A big obstacle to residential conservation is how Utahns pay for the water they use.
“There are so many providers who rely on property taxes to fund their operations, so users pay very low rates for the water they use, and that’s a problem throughout the state,” Nuding says. “It is more common throughout the basin for users to pay the full cost of water through their water-use rates.”
She contends metering secondary water and reducing tax subsidies need to be part of any conservation strategy.
“When you are talking about billion-dollar water projects,” Nuding says, “the only rational thing to do first is to make sure everyone knows how much water they are using, and they are paying the appropriate amount for that water.”

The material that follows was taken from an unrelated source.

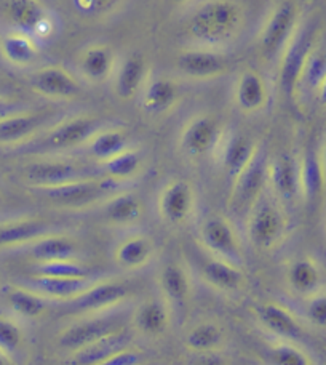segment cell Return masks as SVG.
<instances>
[{"instance_id": "obj_14", "label": "cell", "mask_w": 326, "mask_h": 365, "mask_svg": "<svg viewBox=\"0 0 326 365\" xmlns=\"http://www.w3.org/2000/svg\"><path fill=\"white\" fill-rule=\"evenodd\" d=\"M61 117L55 110L32 108L6 115L0 119V148L18 151Z\"/></svg>"}, {"instance_id": "obj_34", "label": "cell", "mask_w": 326, "mask_h": 365, "mask_svg": "<svg viewBox=\"0 0 326 365\" xmlns=\"http://www.w3.org/2000/svg\"><path fill=\"white\" fill-rule=\"evenodd\" d=\"M159 289L169 309L182 312L192 297V280L182 264L169 263L159 274Z\"/></svg>"}, {"instance_id": "obj_57", "label": "cell", "mask_w": 326, "mask_h": 365, "mask_svg": "<svg viewBox=\"0 0 326 365\" xmlns=\"http://www.w3.org/2000/svg\"><path fill=\"white\" fill-rule=\"evenodd\" d=\"M144 365H147V364H144Z\"/></svg>"}, {"instance_id": "obj_27", "label": "cell", "mask_w": 326, "mask_h": 365, "mask_svg": "<svg viewBox=\"0 0 326 365\" xmlns=\"http://www.w3.org/2000/svg\"><path fill=\"white\" fill-rule=\"evenodd\" d=\"M104 225L117 230H130L144 217V204L136 192L123 187L96 208Z\"/></svg>"}, {"instance_id": "obj_44", "label": "cell", "mask_w": 326, "mask_h": 365, "mask_svg": "<svg viewBox=\"0 0 326 365\" xmlns=\"http://www.w3.org/2000/svg\"><path fill=\"white\" fill-rule=\"evenodd\" d=\"M32 272L58 277H91L90 268L80 259H61V262L34 264Z\"/></svg>"}, {"instance_id": "obj_17", "label": "cell", "mask_w": 326, "mask_h": 365, "mask_svg": "<svg viewBox=\"0 0 326 365\" xmlns=\"http://www.w3.org/2000/svg\"><path fill=\"white\" fill-rule=\"evenodd\" d=\"M197 208V192L191 181L172 178L162 186L157 195V213L168 226H184Z\"/></svg>"}, {"instance_id": "obj_30", "label": "cell", "mask_w": 326, "mask_h": 365, "mask_svg": "<svg viewBox=\"0 0 326 365\" xmlns=\"http://www.w3.org/2000/svg\"><path fill=\"white\" fill-rule=\"evenodd\" d=\"M93 280V277H58L32 272V276L21 279L19 284L41 293L51 303H68L87 290Z\"/></svg>"}, {"instance_id": "obj_10", "label": "cell", "mask_w": 326, "mask_h": 365, "mask_svg": "<svg viewBox=\"0 0 326 365\" xmlns=\"http://www.w3.org/2000/svg\"><path fill=\"white\" fill-rule=\"evenodd\" d=\"M317 42L315 26L304 18L277 61L278 88L285 96L295 100L299 76H301L305 60H307Z\"/></svg>"}, {"instance_id": "obj_8", "label": "cell", "mask_w": 326, "mask_h": 365, "mask_svg": "<svg viewBox=\"0 0 326 365\" xmlns=\"http://www.w3.org/2000/svg\"><path fill=\"white\" fill-rule=\"evenodd\" d=\"M125 329V317L120 308L96 312V314L77 316L58 335V344L70 356L88 346L100 338Z\"/></svg>"}, {"instance_id": "obj_39", "label": "cell", "mask_w": 326, "mask_h": 365, "mask_svg": "<svg viewBox=\"0 0 326 365\" xmlns=\"http://www.w3.org/2000/svg\"><path fill=\"white\" fill-rule=\"evenodd\" d=\"M299 181H301V200L314 205L326 191V178L318 151L307 149L299 158Z\"/></svg>"}, {"instance_id": "obj_11", "label": "cell", "mask_w": 326, "mask_h": 365, "mask_svg": "<svg viewBox=\"0 0 326 365\" xmlns=\"http://www.w3.org/2000/svg\"><path fill=\"white\" fill-rule=\"evenodd\" d=\"M232 58L224 48L189 43L176 55V71L191 82L218 81L231 73Z\"/></svg>"}, {"instance_id": "obj_23", "label": "cell", "mask_w": 326, "mask_h": 365, "mask_svg": "<svg viewBox=\"0 0 326 365\" xmlns=\"http://www.w3.org/2000/svg\"><path fill=\"white\" fill-rule=\"evenodd\" d=\"M267 189L286 210L301 200V181H299V158L293 154H278L269 159Z\"/></svg>"}, {"instance_id": "obj_32", "label": "cell", "mask_w": 326, "mask_h": 365, "mask_svg": "<svg viewBox=\"0 0 326 365\" xmlns=\"http://www.w3.org/2000/svg\"><path fill=\"white\" fill-rule=\"evenodd\" d=\"M0 58L15 69H29L41 58V42L26 32L9 29L0 34Z\"/></svg>"}, {"instance_id": "obj_36", "label": "cell", "mask_w": 326, "mask_h": 365, "mask_svg": "<svg viewBox=\"0 0 326 365\" xmlns=\"http://www.w3.org/2000/svg\"><path fill=\"white\" fill-rule=\"evenodd\" d=\"M9 312L18 321H37L48 311L50 303L41 293L23 284L11 285L4 293Z\"/></svg>"}, {"instance_id": "obj_43", "label": "cell", "mask_w": 326, "mask_h": 365, "mask_svg": "<svg viewBox=\"0 0 326 365\" xmlns=\"http://www.w3.org/2000/svg\"><path fill=\"white\" fill-rule=\"evenodd\" d=\"M26 335L21 324L11 314H0V351L11 361L21 354Z\"/></svg>"}, {"instance_id": "obj_19", "label": "cell", "mask_w": 326, "mask_h": 365, "mask_svg": "<svg viewBox=\"0 0 326 365\" xmlns=\"http://www.w3.org/2000/svg\"><path fill=\"white\" fill-rule=\"evenodd\" d=\"M272 98L270 86L264 74L256 68L238 71L232 83V103L240 114L258 115L269 108Z\"/></svg>"}, {"instance_id": "obj_33", "label": "cell", "mask_w": 326, "mask_h": 365, "mask_svg": "<svg viewBox=\"0 0 326 365\" xmlns=\"http://www.w3.org/2000/svg\"><path fill=\"white\" fill-rule=\"evenodd\" d=\"M155 242L151 236L142 232H132L122 237L112 250L114 262L125 271H140L155 257Z\"/></svg>"}, {"instance_id": "obj_13", "label": "cell", "mask_w": 326, "mask_h": 365, "mask_svg": "<svg viewBox=\"0 0 326 365\" xmlns=\"http://www.w3.org/2000/svg\"><path fill=\"white\" fill-rule=\"evenodd\" d=\"M130 295H132V287L125 280L104 277L95 279L87 290H83L79 297L64 304L68 311L77 317L120 308Z\"/></svg>"}, {"instance_id": "obj_49", "label": "cell", "mask_w": 326, "mask_h": 365, "mask_svg": "<svg viewBox=\"0 0 326 365\" xmlns=\"http://www.w3.org/2000/svg\"><path fill=\"white\" fill-rule=\"evenodd\" d=\"M163 2H165L169 6H176V9H181V6H187V5L194 4L195 0H163Z\"/></svg>"}, {"instance_id": "obj_50", "label": "cell", "mask_w": 326, "mask_h": 365, "mask_svg": "<svg viewBox=\"0 0 326 365\" xmlns=\"http://www.w3.org/2000/svg\"><path fill=\"white\" fill-rule=\"evenodd\" d=\"M317 98H318V101H320L326 108V77L323 79L320 88H318V91H317Z\"/></svg>"}, {"instance_id": "obj_9", "label": "cell", "mask_w": 326, "mask_h": 365, "mask_svg": "<svg viewBox=\"0 0 326 365\" xmlns=\"http://www.w3.org/2000/svg\"><path fill=\"white\" fill-rule=\"evenodd\" d=\"M197 239L200 249L208 255L243 266V244L231 218L219 213L208 215L200 221Z\"/></svg>"}, {"instance_id": "obj_38", "label": "cell", "mask_w": 326, "mask_h": 365, "mask_svg": "<svg viewBox=\"0 0 326 365\" xmlns=\"http://www.w3.org/2000/svg\"><path fill=\"white\" fill-rule=\"evenodd\" d=\"M128 346H132V335L125 329H122L77 351L70 356V359L74 365H100L107 361L110 356Z\"/></svg>"}, {"instance_id": "obj_29", "label": "cell", "mask_w": 326, "mask_h": 365, "mask_svg": "<svg viewBox=\"0 0 326 365\" xmlns=\"http://www.w3.org/2000/svg\"><path fill=\"white\" fill-rule=\"evenodd\" d=\"M199 274L208 287L226 295H236L246 285V276L242 266L211 257L208 253L204 259H200Z\"/></svg>"}, {"instance_id": "obj_20", "label": "cell", "mask_w": 326, "mask_h": 365, "mask_svg": "<svg viewBox=\"0 0 326 365\" xmlns=\"http://www.w3.org/2000/svg\"><path fill=\"white\" fill-rule=\"evenodd\" d=\"M283 279L288 292L301 302L326 290L325 266L312 255L291 258L285 266Z\"/></svg>"}, {"instance_id": "obj_48", "label": "cell", "mask_w": 326, "mask_h": 365, "mask_svg": "<svg viewBox=\"0 0 326 365\" xmlns=\"http://www.w3.org/2000/svg\"><path fill=\"white\" fill-rule=\"evenodd\" d=\"M29 106H26L24 103L15 100V98L11 96H5V98H0V119H4V117L10 115L13 113H18V110L26 109Z\"/></svg>"}, {"instance_id": "obj_4", "label": "cell", "mask_w": 326, "mask_h": 365, "mask_svg": "<svg viewBox=\"0 0 326 365\" xmlns=\"http://www.w3.org/2000/svg\"><path fill=\"white\" fill-rule=\"evenodd\" d=\"M304 13L296 0H277L267 10L254 38L259 58L265 63H277L291 37L295 36Z\"/></svg>"}, {"instance_id": "obj_46", "label": "cell", "mask_w": 326, "mask_h": 365, "mask_svg": "<svg viewBox=\"0 0 326 365\" xmlns=\"http://www.w3.org/2000/svg\"><path fill=\"white\" fill-rule=\"evenodd\" d=\"M146 356L142 351L136 349L133 346H128L125 349L119 351L114 356H110L107 361H104L100 365H144Z\"/></svg>"}, {"instance_id": "obj_26", "label": "cell", "mask_w": 326, "mask_h": 365, "mask_svg": "<svg viewBox=\"0 0 326 365\" xmlns=\"http://www.w3.org/2000/svg\"><path fill=\"white\" fill-rule=\"evenodd\" d=\"M181 95V87L174 77L152 71L141 90L138 103L147 115L162 117L178 106Z\"/></svg>"}, {"instance_id": "obj_16", "label": "cell", "mask_w": 326, "mask_h": 365, "mask_svg": "<svg viewBox=\"0 0 326 365\" xmlns=\"http://www.w3.org/2000/svg\"><path fill=\"white\" fill-rule=\"evenodd\" d=\"M2 10L10 29L26 32L38 42L53 36L56 21L42 0H5Z\"/></svg>"}, {"instance_id": "obj_51", "label": "cell", "mask_w": 326, "mask_h": 365, "mask_svg": "<svg viewBox=\"0 0 326 365\" xmlns=\"http://www.w3.org/2000/svg\"><path fill=\"white\" fill-rule=\"evenodd\" d=\"M318 155H320V162H322L323 173H325V178H326V141L323 143V146H322L320 151H318Z\"/></svg>"}, {"instance_id": "obj_41", "label": "cell", "mask_w": 326, "mask_h": 365, "mask_svg": "<svg viewBox=\"0 0 326 365\" xmlns=\"http://www.w3.org/2000/svg\"><path fill=\"white\" fill-rule=\"evenodd\" d=\"M184 346L195 354H214L226 346L223 325L214 321H200L187 330Z\"/></svg>"}, {"instance_id": "obj_1", "label": "cell", "mask_w": 326, "mask_h": 365, "mask_svg": "<svg viewBox=\"0 0 326 365\" xmlns=\"http://www.w3.org/2000/svg\"><path fill=\"white\" fill-rule=\"evenodd\" d=\"M246 10L240 0H201L184 23L189 43L211 48H227L242 36Z\"/></svg>"}, {"instance_id": "obj_25", "label": "cell", "mask_w": 326, "mask_h": 365, "mask_svg": "<svg viewBox=\"0 0 326 365\" xmlns=\"http://www.w3.org/2000/svg\"><path fill=\"white\" fill-rule=\"evenodd\" d=\"M119 55L109 43H88L75 56V74L85 86H104L110 82Z\"/></svg>"}, {"instance_id": "obj_21", "label": "cell", "mask_w": 326, "mask_h": 365, "mask_svg": "<svg viewBox=\"0 0 326 365\" xmlns=\"http://www.w3.org/2000/svg\"><path fill=\"white\" fill-rule=\"evenodd\" d=\"M61 231L55 223L34 215L11 217L0 221V252L16 253L47 234Z\"/></svg>"}, {"instance_id": "obj_6", "label": "cell", "mask_w": 326, "mask_h": 365, "mask_svg": "<svg viewBox=\"0 0 326 365\" xmlns=\"http://www.w3.org/2000/svg\"><path fill=\"white\" fill-rule=\"evenodd\" d=\"M123 187L127 186L117 185L112 180L104 177H91L66 182V185L61 186L37 189V191L32 192L47 200L58 210L85 212L91 210V208H98L104 200Z\"/></svg>"}, {"instance_id": "obj_31", "label": "cell", "mask_w": 326, "mask_h": 365, "mask_svg": "<svg viewBox=\"0 0 326 365\" xmlns=\"http://www.w3.org/2000/svg\"><path fill=\"white\" fill-rule=\"evenodd\" d=\"M130 146H133V141L125 127L106 123L91 136L87 145L80 149V153L83 158L95 162V164H102V162L125 151Z\"/></svg>"}, {"instance_id": "obj_55", "label": "cell", "mask_w": 326, "mask_h": 365, "mask_svg": "<svg viewBox=\"0 0 326 365\" xmlns=\"http://www.w3.org/2000/svg\"><path fill=\"white\" fill-rule=\"evenodd\" d=\"M0 285H2V277H0Z\"/></svg>"}, {"instance_id": "obj_24", "label": "cell", "mask_w": 326, "mask_h": 365, "mask_svg": "<svg viewBox=\"0 0 326 365\" xmlns=\"http://www.w3.org/2000/svg\"><path fill=\"white\" fill-rule=\"evenodd\" d=\"M258 146L259 143L254 141L251 136L238 132L236 128L224 127V132L221 135L211 158L214 164L232 180L251 160Z\"/></svg>"}, {"instance_id": "obj_5", "label": "cell", "mask_w": 326, "mask_h": 365, "mask_svg": "<svg viewBox=\"0 0 326 365\" xmlns=\"http://www.w3.org/2000/svg\"><path fill=\"white\" fill-rule=\"evenodd\" d=\"M248 242L258 252H272L283 244L290 232L288 210L267 192L245 218Z\"/></svg>"}, {"instance_id": "obj_54", "label": "cell", "mask_w": 326, "mask_h": 365, "mask_svg": "<svg viewBox=\"0 0 326 365\" xmlns=\"http://www.w3.org/2000/svg\"><path fill=\"white\" fill-rule=\"evenodd\" d=\"M4 207V195H2V192H0V208Z\"/></svg>"}, {"instance_id": "obj_28", "label": "cell", "mask_w": 326, "mask_h": 365, "mask_svg": "<svg viewBox=\"0 0 326 365\" xmlns=\"http://www.w3.org/2000/svg\"><path fill=\"white\" fill-rule=\"evenodd\" d=\"M16 255L26 257L34 264L61 262V259H80V247L73 236L56 231L37 239L36 242L16 252Z\"/></svg>"}, {"instance_id": "obj_15", "label": "cell", "mask_w": 326, "mask_h": 365, "mask_svg": "<svg viewBox=\"0 0 326 365\" xmlns=\"http://www.w3.org/2000/svg\"><path fill=\"white\" fill-rule=\"evenodd\" d=\"M223 123L210 113H197L182 123L178 135V149L187 160H199L211 155L221 135Z\"/></svg>"}, {"instance_id": "obj_42", "label": "cell", "mask_w": 326, "mask_h": 365, "mask_svg": "<svg viewBox=\"0 0 326 365\" xmlns=\"http://www.w3.org/2000/svg\"><path fill=\"white\" fill-rule=\"evenodd\" d=\"M326 77V43L317 42L310 55L305 60L304 68L299 76L295 100L304 96H317L323 79Z\"/></svg>"}, {"instance_id": "obj_12", "label": "cell", "mask_w": 326, "mask_h": 365, "mask_svg": "<svg viewBox=\"0 0 326 365\" xmlns=\"http://www.w3.org/2000/svg\"><path fill=\"white\" fill-rule=\"evenodd\" d=\"M29 88L37 96L51 103H69L82 96L85 83L75 71L60 63L43 64L36 68L28 77Z\"/></svg>"}, {"instance_id": "obj_18", "label": "cell", "mask_w": 326, "mask_h": 365, "mask_svg": "<svg viewBox=\"0 0 326 365\" xmlns=\"http://www.w3.org/2000/svg\"><path fill=\"white\" fill-rule=\"evenodd\" d=\"M253 316L261 329L273 340L299 341L305 335V327L301 316L280 302L259 303L253 311Z\"/></svg>"}, {"instance_id": "obj_47", "label": "cell", "mask_w": 326, "mask_h": 365, "mask_svg": "<svg viewBox=\"0 0 326 365\" xmlns=\"http://www.w3.org/2000/svg\"><path fill=\"white\" fill-rule=\"evenodd\" d=\"M114 2L115 0H74L77 9L87 15H100Z\"/></svg>"}, {"instance_id": "obj_2", "label": "cell", "mask_w": 326, "mask_h": 365, "mask_svg": "<svg viewBox=\"0 0 326 365\" xmlns=\"http://www.w3.org/2000/svg\"><path fill=\"white\" fill-rule=\"evenodd\" d=\"M101 117L88 113L64 115L43 132L18 149V153L29 158L38 155H60L73 154L87 145V141L98 130L106 125Z\"/></svg>"}, {"instance_id": "obj_22", "label": "cell", "mask_w": 326, "mask_h": 365, "mask_svg": "<svg viewBox=\"0 0 326 365\" xmlns=\"http://www.w3.org/2000/svg\"><path fill=\"white\" fill-rule=\"evenodd\" d=\"M152 73L149 66L147 58L140 51H130V53L119 56L114 74L110 77V90L114 96L120 101L138 100L142 87Z\"/></svg>"}, {"instance_id": "obj_3", "label": "cell", "mask_w": 326, "mask_h": 365, "mask_svg": "<svg viewBox=\"0 0 326 365\" xmlns=\"http://www.w3.org/2000/svg\"><path fill=\"white\" fill-rule=\"evenodd\" d=\"M101 177L100 167L83 155L60 154L31 158L21 168V180L31 191L66 185L77 180Z\"/></svg>"}, {"instance_id": "obj_45", "label": "cell", "mask_w": 326, "mask_h": 365, "mask_svg": "<svg viewBox=\"0 0 326 365\" xmlns=\"http://www.w3.org/2000/svg\"><path fill=\"white\" fill-rule=\"evenodd\" d=\"M301 317L307 327L326 330V290L304 299Z\"/></svg>"}, {"instance_id": "obj_53", "label": "cell", "mask_w": 326, "mask_h": 365, "mask_svg": "<svg viewBox=\"0 0 326 365\" xmlns=\"http://www.w3.org/2000/svg\"><path fill=\"white\" fill-rule=\"evenodd\" d=\"M5 96H10V93H9V90H6L4 83L0 82V98H5Z\"/></svg>"}, {"instance_id": "obj_40", "label": "cell", "mask_w": 326, "mask_h": 365, "mask_svg": "<svg viewBox=\"0 0 326 365\" xmlns=\"http://www.w3.org/2000/svg\"><path fill=\"white\" fill-rule=\"evenodd\" d=\"M258 354L263 365H315L312 354L298 341L270 338L259 348Z\"/></svg>"}, {"instance_id": "obj_56", "label": "cell", "mask_w": 326, "mask_h": 365, "mask_svg": "<svg viewBox=\"0 0 326 365\" xmlns=\"http://www.w3.org/2000/svg\"><path fill=\"white\" fill-rule=\"evenodd\" d=\"M325 231H326V220H325Z\"/></svg>"}, {"instance_id": "obj_52", "label": "cell", "mask_w": 326, "mask_h": 365, "mask_svg": "<svg viewBox=\"0 0 326 365\" xmlns=\"http://www.w3.org/2000/svg\"><path fill=\"white\" fill-rule=\"evenodd\" d=\"M0 365H15V361H11L9 356H5L2 351H0Z\"/></svg>"}, {"instance_id": "obj_37", "label": "cell", "mask_w": 326, "mask_h": 365, "mask_svg": "<svg viewBox=\"0 0 326 365\" xmlns=\"http://www.w3.org/2000/svg\"><path fill=\"white\" fill-rule=\"evenodd\" d=\"M100 167L101 177L112 180L117 185L127 186L128 182L140 178L146 167V155L140 148L135 145L130 146L125 151L114 155L102 164H98Z\"/></svg>"}, {"instance_id": "obj_35", "label": "cell", "mask_w": 326, "mask_h": 365, "mask_svg": "<svg viewBox=\"0 0 326 365\" xmlns=\"http://www.w3.org/2000/svg\"><path fill=\"white\" fill-rule=\"evenodd\" d=\"M136 334L146 338H160L168 331L172 324V309L163 298H149L138 304L132 316Z\"/></svg>"}, {"instance_id": "obj_7", "label": "cell", "mask_w": 326, "mask_h": 365, "mask_svg": "<svg viewBox=\"0 0 326 365\" xmlns=\"http://www.w3.org/2000/svg\"><path fill=\"white\" fill-rule=\"evenodd\" d=\"M269 155L263 145L248 162L245 168L231 181V192L227 199L229 210L237 217L246 218L254 204L267 192V170H269Z\"/></svg>"}]
</instances>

But Millis says tapping tax revenue is critical to obtain low-cost financing for water projects. Meanwhile, he adds, Utah water districts are looking to boost “tiered” rates so that those who use more water pay higher rates.
Most of the Colorado’s flow originates in its Upper Basin, but most of the water is consumed downstream in Arizona, Nevada and California, an imbalance that promises to foment friction among water users as the feds finalize an overall Drought Contingency Plan gleaned from the various state proposals, which are due by Jan. 31.
Absent cutbacks to deliveries to the Lower Basin, a day could come when water managers may have little choice but to lower the waters that have inundated Utah’s Glen Canyon for the past half-century. Already much of the lakebed is exposed, opening countless side canyons to daylight and severely narrowing options for recreational boating.
Green and red buoys direct pilots where to point their bows to stay in safe water, while up-lake marinas have been left high and dry. The tiny shelled carcasses of an invasive mussel called quagga blanket the ground, still clinging to rocky outcrops — as if waiting for the waters to return.
Buoys at Hite, the ghost town where the Dirty Devil and the Colorado used to enter the lake, are tethered to ground that is nowhere near water. A half-mile hike across sun-cracked sediments deposited by the receding lake now separates the boat ramp from the river.
These sediments washing down countless tributaries are slowly filling the pool behind Glen Canyon Dam.
This process, which Hynek, the USGS hydrologist, is studying, reveals the limited life span of the reservoir named for John Wesley Powell, the 19th-century explorer who devoted his scientific career to warning about the limits of the arid West to support civilization.